La chiffre reflète l'effondrement ou l'inhabilitation de milliers de biens immobiliers dans le nord du pays, ce qui constitue la plus grande catastrophe sismique au Venezuela depuis 1900.

Le double séisme de magnitudes 7,2 et 7,5, survenu avec à peine 39 secondes d'intervalle et dont l'épicentre se situait dans la zone de Morón/Yaracuy, a principalement dévasté l'état de La Guaira, Caracas et d'autres régions du nord comme Falcón, Miranda et Carabobo.
Parmi les 856 bâtiments affectés, 190 se sont complètement effondrés, et 158 de ces effondrements totaux se concentrent dans l'État de La Guaira.
Une analyse par satellite de la NASA a identifié 58 870 bâtiments endommagés dans cette région et a estimé à 1,2 million de tonnes les débris accumulés.

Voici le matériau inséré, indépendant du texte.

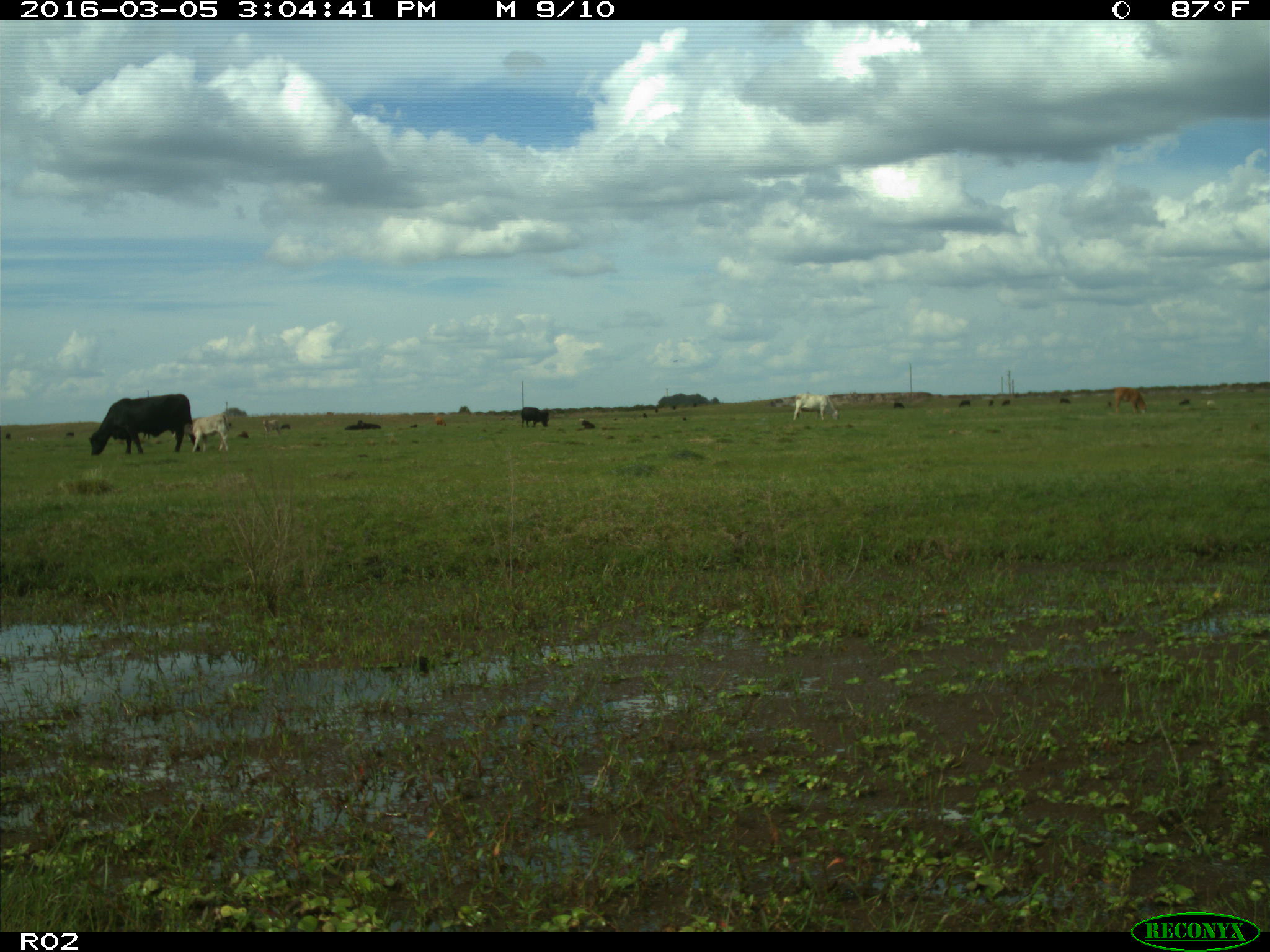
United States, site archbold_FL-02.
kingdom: Animalia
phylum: Chordata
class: Mammalia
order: Artiodactyla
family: Bovidae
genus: Bos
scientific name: Bos taurus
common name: domestic cow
Bos taurus (domestic cow).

Pour venir en aide aux sinistrés, le régime vénézuélien a ouvert 79 camps temporaires, bien que la réalité sur le terrain diffère de la version officielle.
Selon ce que documente l'organisation DDHH Vente Venezuela à Carayaca, une localité de l'état de La Guaira, de nombreuses habitations ont été affectées et les familles continuent de faire face aux conséquences sans une réinstallation effective.
La même organisation a enregistré la situation dans l'est de Caracas quelques jours après le tremblement de terre : « Il y a des immeubles qui se sont complètement effondrés et d'autres présentant des dommages si graves qu'ils restent inhabitables. L'urgence perdure et de nombreuses familles continuent d'avoir besoin de soutien. »
Un reporter qui a couvert Catia La Mar a décrit l'ampleur de la destruction avec ces mots : « Je suis allé dans des zones de catastrophe, j'ai été témoin de tremblements de terre et on voit que ce sont des zones touchées, des secteurs de la ville. Ici, c'est tout, c'est-à-dire une ville entière en perte totale. C'est indescriptible ».
Le bilan officiel du 5 juillet enregistre également 3 342 morts et 16 740 blessés, des chiffres qui contrastent radicalement avec les estimations internationales : le Service géologique des États-Unis a émis une Alerte Rouge estimant entre 10 000 et 100 000 morts, tandis que l'ONU et le Comité international de sauvetage estiment entre 50 000 et 68 000 personnes disparues.
Les plateformes citoyennes ont enregistré plus de 71 203 personnes non retrouvées, mais le gouvernement vénézuélien continue de ne pas publier d'estimation officielle des disparus, ce qui a suscité des interrogations sur la transparence de l'information.
L'opération de réponse a mobilisé 4,088 secouristes internationaux de plus de 15 pays, ainsi que 29,567 agents et 27,482 bénévoles. Ont été distribuées 9,585 tonnes de nourriture et 669,008 litres d'eau, et des centaines de familles à Caraballeda et Maiquetía dormaient dans la rue depuis plus de dix jours sans relogement au 4 juillet.
Le PNUD a estimé les dommages matériels à 6,700 millions de dollars, soit l’équivalent de 6 % du PIB vénézuélien, dans un pays qui traversait déjà une profonde crise économique et humanitaire avant les séismes.
Depuis le 24 juin, on a comptabilisé 995 répliques sismiques, et la vice-présidente Delcy Rodríguez a promis le 30 juin qu'avant la fin de 2026, de nouveaux logements seraient disponibles pour les personnes touchées, une promesse qui, jusqu'à présent, ne s'est pas concrétisée pour des dizaines de milliers de familles.